- _Problem to solve_: Output every one of the entries below verbatim, line for line, omitting the pictures.

(Stored entries)
---------------

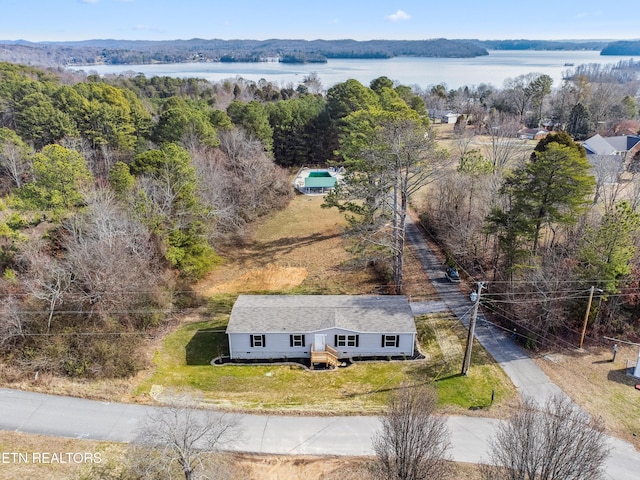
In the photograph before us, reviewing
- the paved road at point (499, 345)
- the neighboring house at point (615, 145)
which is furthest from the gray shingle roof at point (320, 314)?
the neighboring house at point (615, 145)

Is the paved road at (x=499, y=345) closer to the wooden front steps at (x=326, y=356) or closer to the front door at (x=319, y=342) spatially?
the wooden front steps at (x=326, y=356)

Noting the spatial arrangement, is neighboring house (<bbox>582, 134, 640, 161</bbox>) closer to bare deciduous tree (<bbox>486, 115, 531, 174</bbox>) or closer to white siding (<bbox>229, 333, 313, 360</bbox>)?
bare deciduous tree (<bbox>486, 115, 531, 174</bbox>)

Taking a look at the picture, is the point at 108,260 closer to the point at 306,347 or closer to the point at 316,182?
the point at 306,347

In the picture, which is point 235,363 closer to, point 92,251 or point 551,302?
point 92,251

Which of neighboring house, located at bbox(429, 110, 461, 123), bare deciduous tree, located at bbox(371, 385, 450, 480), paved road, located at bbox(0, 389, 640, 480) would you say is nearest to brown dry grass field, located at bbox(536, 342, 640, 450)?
paved road, located at bbox(0, 389, 640, 480)

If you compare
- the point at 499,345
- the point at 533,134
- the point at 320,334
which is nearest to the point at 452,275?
the point at 499,345

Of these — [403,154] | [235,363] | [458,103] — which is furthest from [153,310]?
[458,103]
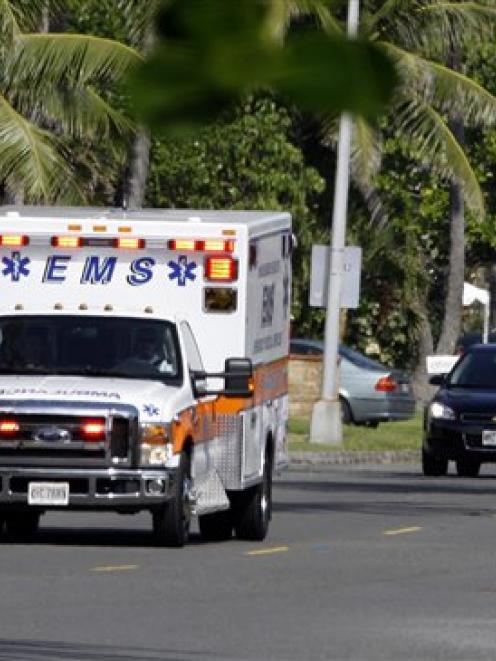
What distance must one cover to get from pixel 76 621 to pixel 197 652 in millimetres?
1302

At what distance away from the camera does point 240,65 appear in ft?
6.11

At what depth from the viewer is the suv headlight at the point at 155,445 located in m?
15.0

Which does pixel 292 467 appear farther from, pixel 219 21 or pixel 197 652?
pixel 219 21

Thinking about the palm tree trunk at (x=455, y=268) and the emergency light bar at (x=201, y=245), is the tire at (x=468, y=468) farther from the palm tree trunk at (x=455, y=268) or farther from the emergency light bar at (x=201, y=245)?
the palm tree trunk at (x=455, y=268)

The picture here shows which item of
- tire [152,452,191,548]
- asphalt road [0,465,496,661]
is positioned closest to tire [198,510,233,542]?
asphalt road [0,465,496,661]

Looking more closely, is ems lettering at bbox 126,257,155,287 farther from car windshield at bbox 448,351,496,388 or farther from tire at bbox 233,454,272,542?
car windshield at bbox 448,351,496,388

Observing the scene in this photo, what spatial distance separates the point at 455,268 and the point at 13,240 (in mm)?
28398

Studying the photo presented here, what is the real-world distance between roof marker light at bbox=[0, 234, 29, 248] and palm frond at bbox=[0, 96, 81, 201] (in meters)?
9.87

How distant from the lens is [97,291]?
16.7 m

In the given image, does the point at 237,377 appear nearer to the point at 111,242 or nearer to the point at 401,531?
the point at 111,242

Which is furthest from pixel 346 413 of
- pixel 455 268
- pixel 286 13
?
pixel 286 13

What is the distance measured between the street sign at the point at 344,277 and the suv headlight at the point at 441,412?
5.08 m

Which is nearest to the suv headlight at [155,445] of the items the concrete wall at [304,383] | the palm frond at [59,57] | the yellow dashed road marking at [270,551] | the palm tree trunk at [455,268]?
the yellow dashed road marking at [270,551]

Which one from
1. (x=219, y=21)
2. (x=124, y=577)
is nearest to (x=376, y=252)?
(x=124, y=577)
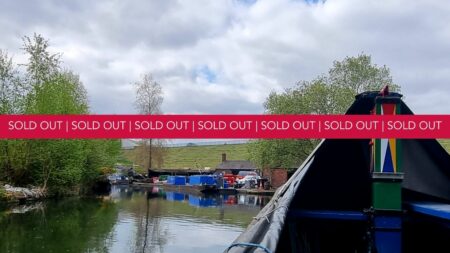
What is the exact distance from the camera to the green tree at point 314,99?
36.4m

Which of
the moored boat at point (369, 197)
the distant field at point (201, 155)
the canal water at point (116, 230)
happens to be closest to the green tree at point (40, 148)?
the canal water at point (116, 230)

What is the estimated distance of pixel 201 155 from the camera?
89.5 meters

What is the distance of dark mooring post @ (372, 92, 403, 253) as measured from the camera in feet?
14.7

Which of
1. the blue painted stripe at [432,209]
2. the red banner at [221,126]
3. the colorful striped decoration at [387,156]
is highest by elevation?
the red banner at [221,126]

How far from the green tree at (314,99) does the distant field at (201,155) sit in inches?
1432

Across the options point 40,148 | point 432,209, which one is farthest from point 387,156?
point 40,148

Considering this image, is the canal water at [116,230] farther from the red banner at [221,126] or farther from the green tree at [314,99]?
the green tree at [314,99]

---------------

- _Result of this exercise_:
In the photograph before us, reviewing
- the paved road at point (499, 345)
- the neighboring house at point (615, 145)
which is furthest from the gray shingle roof at point (320, 314)?
the neighboring house at point (615, 145)

Is the paved road at (x=499, y=345) closer to the wooden front steps at (x=326, y=356) or closer to the front door at (x=319, y=342) spatially?
the wooden front steps at (x=326, y=356)

Noting the spatial arrangement, is neighboring house (<bbox>582, 134, 640, 161</bbox>) closer to bare deciduous tree (<bbox>486, 115, 531, 174</bbox>) or closer to white siding (<bbox>229, 333, 313, 360</bbox>)?
bare deciduous tree (<bbox>486, 115, 531, 174</bbox>)

Taking a look at the picture, is the point at 108,260 closer to the point at 306,347 or closer to the point at 316,182?
the point at 306,347

In the picture, which is point 235,363 closer to, point 92,251 or point 551,302?
point 92,251

Which of neighboring house, located at bbox(429, 110, 461, 123), bare deciduous tree, located at bbox(371, 385, 450, 480), paved road, located at bbox(0, 389, 640, 480) would you say is nearest to brown dry grass field, located at bbox(536, 342, 640, 450)?
paved road, located at bbox(0, 389, 640, 480)

If you compare
- the point at 499,345
- the point at 533,134
- the point at 320,334
which is nearest to the point at 452,275?
the point at 499,345

Of these — [403,154] | [235,363] | [458,103] — which is furthest from [153,310]?
[458,103]
What distance must one cover to get from pixel 76 621 to pixel 197 652 in millimetres?
1302

At what distance away from the camera does point 240,65 appear in ft?
6.11

At what depth from the viewer is the suv headlight at the point at 155,445 located in m?
15.0

Which does pixel 292 467 appear farther from, pixel 219 21 or pixel 197 652?
pixel 219 21

Thinking about the palm tree trunk at (x=455, y=268) and the emergency light bar at (x=201, y=245), is the tire at (x=468, y=468) farther from the palm tree trunk at (x=455, y=268) or farther from the emergency light bar at (x=201, y=245)?
the palm tree trunk at (x=455, y=268)

The picture here shows which item of
- tire [152,452,191,548]
- asphalt road [0,465,496,661]
is positioned closest to tire [198,510,233,542]?
asphalt road [0,465,496,661]

Looking more closely, is ems lettering at bbox 126,257,155,287 farther from car windshield at bbox 448,351,496,388 or farther from tire at bbox 233,454,272,542?
car windshield at bbox 448,351,496,388

Observing the scene in this photo, what spatial distance separates the point at 455,268 and the point at 13,240 (in mm)?
28398

Studying the photo presented here, what is the real-world distance between roof marker light at bbox=[0, 234, 29, 248] and palm frond at bbox=[0, 96, 81, 201] (in meters)?
9.87

How distant from the lens is [97,291]?
16.7 m

In the given image, does the point at 237,377 appear nearer to the point at 111,242 or nearer to the point at 401,531?
the point at 111,242

Which is furthest from pixel 346 413 of
- pixel 455 268
- pixel 286 13
?
pixel 286 13

What is the distance measured between the street sign at the point at 344,277 and the suv headlight at the point at 441,412?
5.08 m

Which is nearest to the suv headlight at [155,445] of the items the concrete wall at [304,383] | the palm frond at [59,57] | the yellow dashed road marking at [270,551] | the palm tree trunk at [455,268]?
the yellow dashed road marking at [270,551]

Which one from
1. (x=219, y=21)
2. (x=124, y=577)
is nearest to (x=376, y=252)?
(x=124, y=577)
What is the exact distance from the camera to the green tree at point 314,99?
36.4m

Which of
the moored boat at point (369, 197)
the distant field at point (201, 155)
the canal water at point (116, 230)
happens to be closest to the green tree at point (40, 148)?
the canal water at point (116, 230)

What is the estimated distance of pixel 201 155 from the camera?
89.5 meters

What is the distance of dark mooring post @ (372, 92, 403, 253) as measured from the camera in feet?
14.7

Which of
1. the blue painted stripe at [432,209]
2. the red banner at [221,126]
3. the colorful striped decoration at [387,156]
is highest by elevation?
the red banner at [221,126]

How far from the green tree at (314,99) does the distant field at (201,155) sit in inches?
1432

Across the options point 40,148 | point 432,209, which one is farthest from point 387,156?
point 40,148

Considering this image, is the canal water at [116,230] farther from the red banner at [221,126] or farther from the green tree at [314,99]?
the green tree at [314,99]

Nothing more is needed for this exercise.